I’ve thought about what I would say if you were in front of me.
And now that you’re here, I still don’t know what to say.
Unfortunately, I still love you, my brother.
I suppose I always will. I don’t know what to do about that, either. ”
For the first time in Jack’s life, he watched his uncle wipe away a tear. Jack couldn’t believe it. Francesca put her elbows on the desk between them, which was also something Jack had never seen. Usually, she sat properly, like a lady.
“I understand that you don’t want to confess to burning the White Oak Lodge,” she continued. “Which still puts my family at stake. We need to close that case, Angelo. We need to say it once and for all. Angelo Accetta set fire to the White Oak Lodge. Say it.”
Angelo flared his nostrils and shook his head.
“I need you to say it, Brother.”
Angelo’s hands were in fists. He’d lost his cool. “What do I get out of confessing?”
Francesca laughed gently. “What do you want?”
Angelo took many staggered breaths. “I want you to visit me.”
Francesca was taken aback. “Is that all? After all these years, you missed your sister?”
Angelo didn’t say anything. Jack recognized how frightened he was. For decades, he’d been running, and he’d finally been caught. Maybe it had been because of Jack and Addison; maybe it hadn’t. But the fact remained that it was over for him, while the Whitmore family could rebuild.
“I’ll visit you,” Francesca said gently. “But it’s only because I love you, and I’ve worried about you over the years. Despite everything. Despite every horror you brought into my life.”
Angelo closed his eyes. Jack’s stomach pounded.
“Once a year,” Francesca affirmed. “I’ll come wherever you are.”
“And you’ll write me,” Angelo pushed it.
“Only if you confess,” Francesca finished.
Before Angelo could answer, the guard entered to say it was time to go.
Angelo was led out of his little room, pale-faced, his eyes searching.
He looked like a child. Jack followed after his mother, winding behind her down the hall and into the clear light of the parking lot.
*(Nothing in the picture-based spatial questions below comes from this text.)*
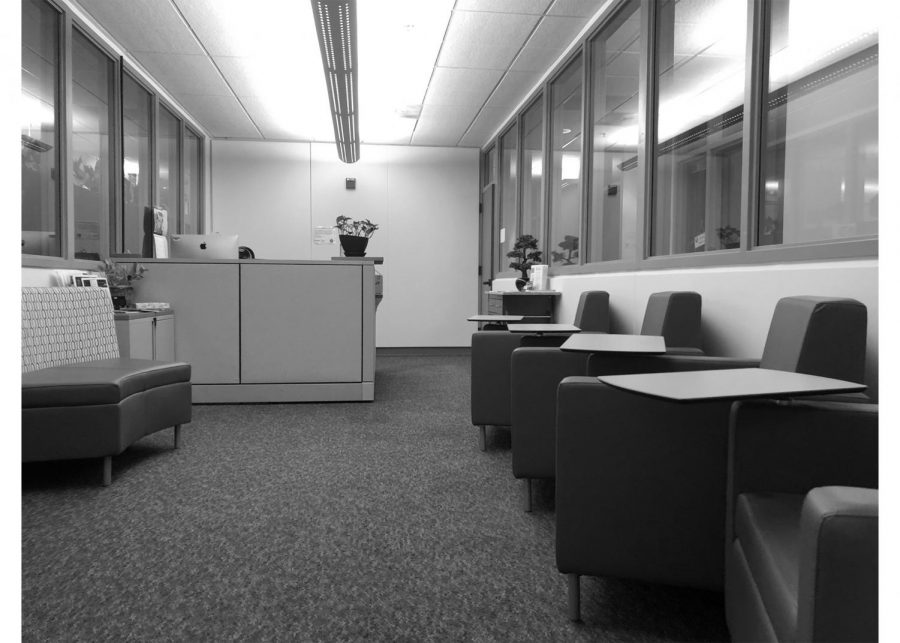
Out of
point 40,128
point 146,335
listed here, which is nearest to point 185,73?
point 40,128

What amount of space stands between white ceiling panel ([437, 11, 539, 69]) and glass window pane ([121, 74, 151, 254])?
2.67m

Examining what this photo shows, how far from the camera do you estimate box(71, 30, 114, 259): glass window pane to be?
14.0 ft

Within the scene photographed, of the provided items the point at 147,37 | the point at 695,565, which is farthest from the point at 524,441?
the point at 147,37

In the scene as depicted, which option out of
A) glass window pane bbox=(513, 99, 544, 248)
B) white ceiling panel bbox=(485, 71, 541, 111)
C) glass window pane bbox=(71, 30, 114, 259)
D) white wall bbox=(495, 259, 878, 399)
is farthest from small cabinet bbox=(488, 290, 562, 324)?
glass window pane bbox=(71, 30, 114, 259)

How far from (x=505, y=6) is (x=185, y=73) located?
3001 mm

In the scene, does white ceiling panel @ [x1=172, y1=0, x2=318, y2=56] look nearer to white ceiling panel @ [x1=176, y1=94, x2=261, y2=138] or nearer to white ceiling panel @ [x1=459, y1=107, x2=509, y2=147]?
white ceiling panel @ [x1=176, y1=94, x2=261, y2=138]

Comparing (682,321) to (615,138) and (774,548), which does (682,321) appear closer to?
(774,548)

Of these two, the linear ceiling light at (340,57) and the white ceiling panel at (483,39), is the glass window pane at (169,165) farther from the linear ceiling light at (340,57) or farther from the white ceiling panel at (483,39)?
the white ceiling panel at (483,39)

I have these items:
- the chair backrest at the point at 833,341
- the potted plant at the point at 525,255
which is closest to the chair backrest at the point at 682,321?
the chair backrest at the point at 833,341

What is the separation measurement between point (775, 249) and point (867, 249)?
502 mm

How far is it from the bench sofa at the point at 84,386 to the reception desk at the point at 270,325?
0.72 metres

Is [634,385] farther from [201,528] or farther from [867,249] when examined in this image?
[201,528]

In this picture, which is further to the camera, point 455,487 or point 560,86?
point 560,86

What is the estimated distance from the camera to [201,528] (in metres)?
2.01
He kept waiting for her to break down and cry, but that wasn’t Francesca’s way.
When she turned to look at him, she looked prettier than he’d seen her since the chemo had begun.
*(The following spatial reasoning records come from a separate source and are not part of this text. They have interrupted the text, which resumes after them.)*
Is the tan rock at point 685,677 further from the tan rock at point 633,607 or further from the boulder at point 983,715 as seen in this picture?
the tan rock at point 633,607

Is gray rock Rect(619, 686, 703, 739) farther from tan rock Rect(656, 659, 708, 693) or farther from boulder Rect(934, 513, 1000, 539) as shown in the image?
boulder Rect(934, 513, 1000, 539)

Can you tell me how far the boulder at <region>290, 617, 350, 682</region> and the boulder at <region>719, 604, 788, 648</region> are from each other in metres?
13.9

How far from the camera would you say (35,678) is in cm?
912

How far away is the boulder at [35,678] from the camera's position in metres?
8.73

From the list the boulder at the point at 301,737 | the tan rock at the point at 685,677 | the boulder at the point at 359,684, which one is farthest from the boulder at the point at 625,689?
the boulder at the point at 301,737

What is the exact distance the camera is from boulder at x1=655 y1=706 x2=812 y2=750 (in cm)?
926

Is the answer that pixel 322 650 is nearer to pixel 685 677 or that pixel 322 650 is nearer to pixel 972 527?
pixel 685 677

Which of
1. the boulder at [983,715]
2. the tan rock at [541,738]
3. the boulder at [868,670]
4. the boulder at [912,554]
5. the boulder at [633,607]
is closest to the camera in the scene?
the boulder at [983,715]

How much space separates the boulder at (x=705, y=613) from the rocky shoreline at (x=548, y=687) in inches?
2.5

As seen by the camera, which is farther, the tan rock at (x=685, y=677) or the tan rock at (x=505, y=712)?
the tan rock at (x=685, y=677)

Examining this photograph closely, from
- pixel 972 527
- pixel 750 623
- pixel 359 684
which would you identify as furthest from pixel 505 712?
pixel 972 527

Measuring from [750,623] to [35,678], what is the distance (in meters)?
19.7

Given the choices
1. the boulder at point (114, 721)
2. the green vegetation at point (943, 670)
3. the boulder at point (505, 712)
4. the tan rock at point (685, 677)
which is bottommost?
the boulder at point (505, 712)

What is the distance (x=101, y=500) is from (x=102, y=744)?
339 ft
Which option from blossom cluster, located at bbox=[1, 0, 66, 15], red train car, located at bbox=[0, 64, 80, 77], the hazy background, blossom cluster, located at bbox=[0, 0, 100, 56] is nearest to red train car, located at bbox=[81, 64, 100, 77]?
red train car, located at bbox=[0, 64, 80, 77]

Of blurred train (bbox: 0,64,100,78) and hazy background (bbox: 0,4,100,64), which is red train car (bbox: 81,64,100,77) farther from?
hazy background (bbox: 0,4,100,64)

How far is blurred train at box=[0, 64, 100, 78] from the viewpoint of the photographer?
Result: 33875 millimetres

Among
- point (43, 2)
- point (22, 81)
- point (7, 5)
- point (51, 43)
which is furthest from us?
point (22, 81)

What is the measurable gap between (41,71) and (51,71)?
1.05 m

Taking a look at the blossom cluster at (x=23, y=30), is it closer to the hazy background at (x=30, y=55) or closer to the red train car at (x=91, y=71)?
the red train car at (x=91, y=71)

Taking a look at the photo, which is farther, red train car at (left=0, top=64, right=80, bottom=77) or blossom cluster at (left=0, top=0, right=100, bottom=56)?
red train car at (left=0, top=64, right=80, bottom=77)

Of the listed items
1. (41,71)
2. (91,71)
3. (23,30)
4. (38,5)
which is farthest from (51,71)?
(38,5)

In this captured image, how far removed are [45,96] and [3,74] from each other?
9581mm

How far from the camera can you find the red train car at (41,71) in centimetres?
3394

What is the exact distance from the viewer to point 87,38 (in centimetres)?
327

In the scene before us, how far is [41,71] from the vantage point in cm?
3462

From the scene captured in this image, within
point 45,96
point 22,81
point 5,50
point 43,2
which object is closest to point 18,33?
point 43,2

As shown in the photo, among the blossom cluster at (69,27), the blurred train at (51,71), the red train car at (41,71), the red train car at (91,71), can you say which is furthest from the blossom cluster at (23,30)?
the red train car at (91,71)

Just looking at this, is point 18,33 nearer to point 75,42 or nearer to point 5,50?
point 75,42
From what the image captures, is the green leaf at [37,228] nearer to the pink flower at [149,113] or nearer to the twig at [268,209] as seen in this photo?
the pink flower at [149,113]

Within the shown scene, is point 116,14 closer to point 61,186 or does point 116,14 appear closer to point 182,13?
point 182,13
What she said should have been obvious to any Italian American kid. “What shall we have for dinner tonight? I’m already starved.”
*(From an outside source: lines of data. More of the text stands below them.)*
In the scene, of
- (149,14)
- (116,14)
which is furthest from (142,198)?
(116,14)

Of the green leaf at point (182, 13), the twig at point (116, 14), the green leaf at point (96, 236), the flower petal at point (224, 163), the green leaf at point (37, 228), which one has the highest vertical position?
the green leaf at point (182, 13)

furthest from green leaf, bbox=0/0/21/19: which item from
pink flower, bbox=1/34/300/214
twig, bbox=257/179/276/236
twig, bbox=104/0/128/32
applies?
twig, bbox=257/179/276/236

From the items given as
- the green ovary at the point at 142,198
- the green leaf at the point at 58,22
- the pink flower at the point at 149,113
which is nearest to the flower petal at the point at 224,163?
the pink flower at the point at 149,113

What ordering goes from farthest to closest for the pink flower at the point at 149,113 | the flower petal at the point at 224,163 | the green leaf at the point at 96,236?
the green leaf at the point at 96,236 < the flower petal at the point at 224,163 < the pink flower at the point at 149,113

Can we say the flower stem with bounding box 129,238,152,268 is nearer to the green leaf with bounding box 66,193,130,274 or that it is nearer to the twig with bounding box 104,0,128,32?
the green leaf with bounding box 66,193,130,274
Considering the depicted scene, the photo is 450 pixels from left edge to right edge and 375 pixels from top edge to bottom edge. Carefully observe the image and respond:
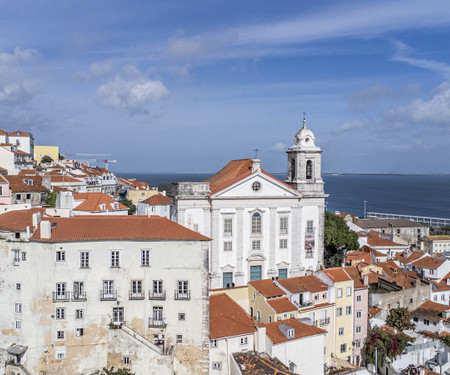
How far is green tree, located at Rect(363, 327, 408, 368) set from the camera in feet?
106

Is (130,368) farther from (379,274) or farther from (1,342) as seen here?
(379,274)

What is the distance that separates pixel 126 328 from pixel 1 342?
6792 millimetres

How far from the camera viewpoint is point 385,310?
36219 millimetres

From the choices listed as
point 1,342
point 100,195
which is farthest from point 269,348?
point 100,195

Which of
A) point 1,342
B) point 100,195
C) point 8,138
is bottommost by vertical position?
point 1,342

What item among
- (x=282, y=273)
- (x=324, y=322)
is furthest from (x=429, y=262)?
(x=324, y=322)

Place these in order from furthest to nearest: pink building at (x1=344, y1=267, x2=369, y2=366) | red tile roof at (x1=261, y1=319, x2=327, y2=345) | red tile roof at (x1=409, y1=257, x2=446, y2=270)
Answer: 1. red tile roof at (x1=409, y1=257, x2=446, y2=270)
2. pink building at (x1=344, y1=267, x2=369, y2=366)
3. red tile roof at (x1=261, y1=319, x2=327, y2=345)

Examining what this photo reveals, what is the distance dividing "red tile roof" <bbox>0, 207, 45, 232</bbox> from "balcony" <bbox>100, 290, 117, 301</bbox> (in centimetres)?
531

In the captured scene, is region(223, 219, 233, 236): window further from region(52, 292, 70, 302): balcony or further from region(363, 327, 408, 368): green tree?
region(52, 292, 70, 302): balcony

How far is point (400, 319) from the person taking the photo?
3553 cm

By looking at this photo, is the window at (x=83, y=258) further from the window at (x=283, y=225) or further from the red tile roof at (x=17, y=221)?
the window at (x=283, y=225)

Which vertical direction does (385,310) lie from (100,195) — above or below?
below

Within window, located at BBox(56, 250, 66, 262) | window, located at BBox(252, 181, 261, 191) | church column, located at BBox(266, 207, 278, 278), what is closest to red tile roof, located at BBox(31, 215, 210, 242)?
window, located at BBox(56, 250, 66, 262)

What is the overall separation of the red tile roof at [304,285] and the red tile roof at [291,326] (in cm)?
261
In the days that followed their visit with Angelo, the Whitmore family threw themselves into last-minute preparations for the reopening of the White Oak Lodge.
Every room in the place was fully booked for the first weekend.
The chefs were primed and ready with their specially made menu, every painting was hung straight, every banister was shining, and every blade of grass on the lawn was glistening green with vitality.
Standing with Addison on the back porch, watching his family gather on the beach for a picnic, Jack was overcome with disbelief.
He couldn’t believe that he’d made it this far.
“Come on,” Addison said, laughing as she laced her fingers through his and tugged him across the lawn, past the horse stables, and onto the sand.
They could hear the horses neighing, awaiting the opening weekend.
Sometimes he wondered what his mother felt about the horses, about the stables, as he knew that was where she’d first met Jefferson Albright all those years ago.
But as they approached his parents on the beach, he noted Francesca’s face as she gazed at Benjamin; she looked at him with all the love in the world.
She looked at him as though everything in the past could be fixed.
Maybe fixing anything so far in the past was impossible, Jack thought.
But if anyone was made for the task, it was the Whitmores, as they were ready and waiting for the future.